§ **Goal of the exercise**
Repeat each line, word for word, from the one containing "class: Mammalia" through the last line of the entries, and include no other output.

§ **Record extracts**
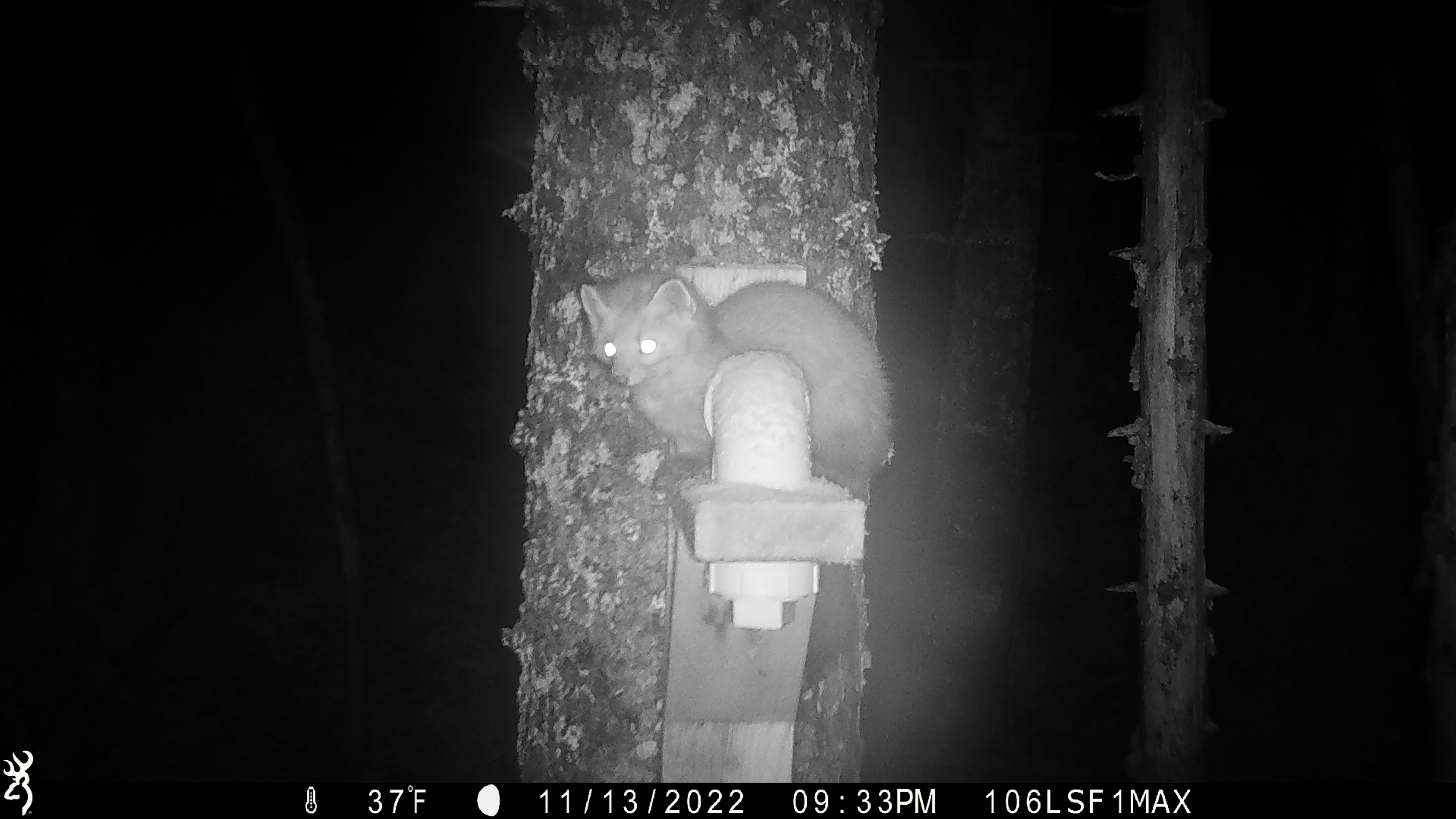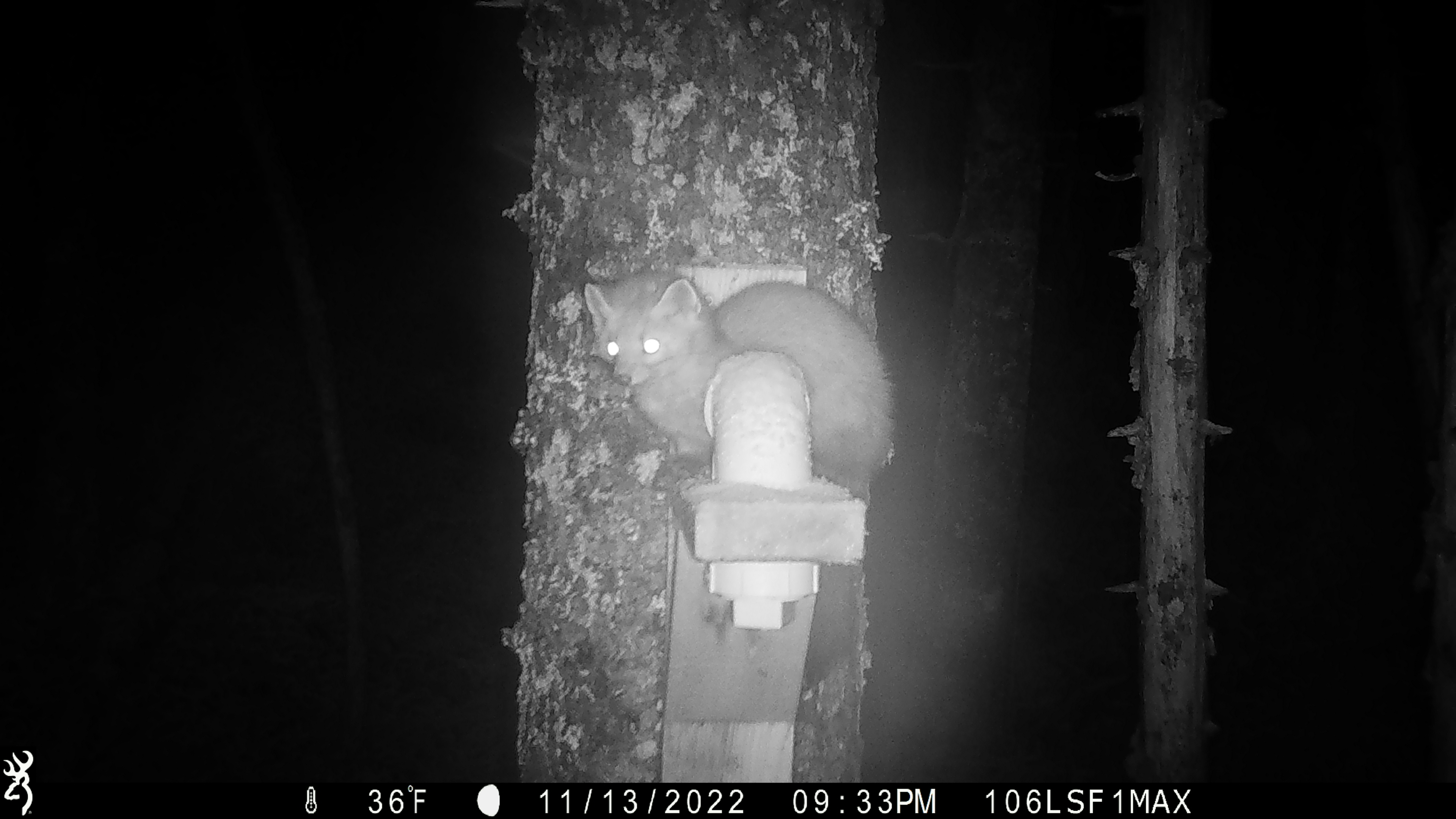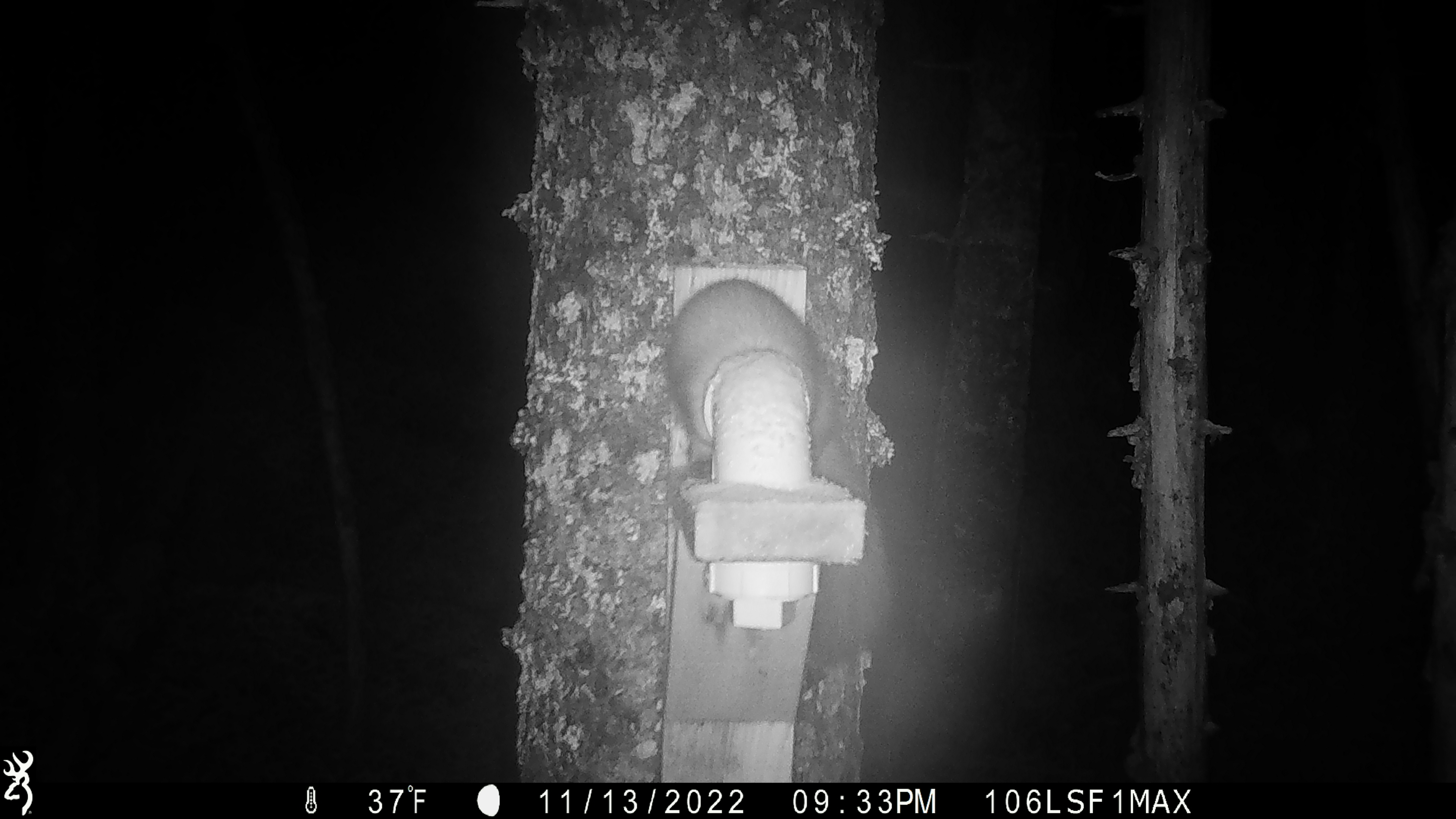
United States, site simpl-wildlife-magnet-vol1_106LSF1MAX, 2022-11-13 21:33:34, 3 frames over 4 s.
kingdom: Animalia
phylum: Chordata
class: Mammalia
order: Carnivora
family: Mustelidae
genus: Martes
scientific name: Martes americana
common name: american marten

§ **Exercise response**
class: Mammalia
order: Carnivora
family: Mustelidae
genus: Martes
scientific name: Martes americana
common name: american marten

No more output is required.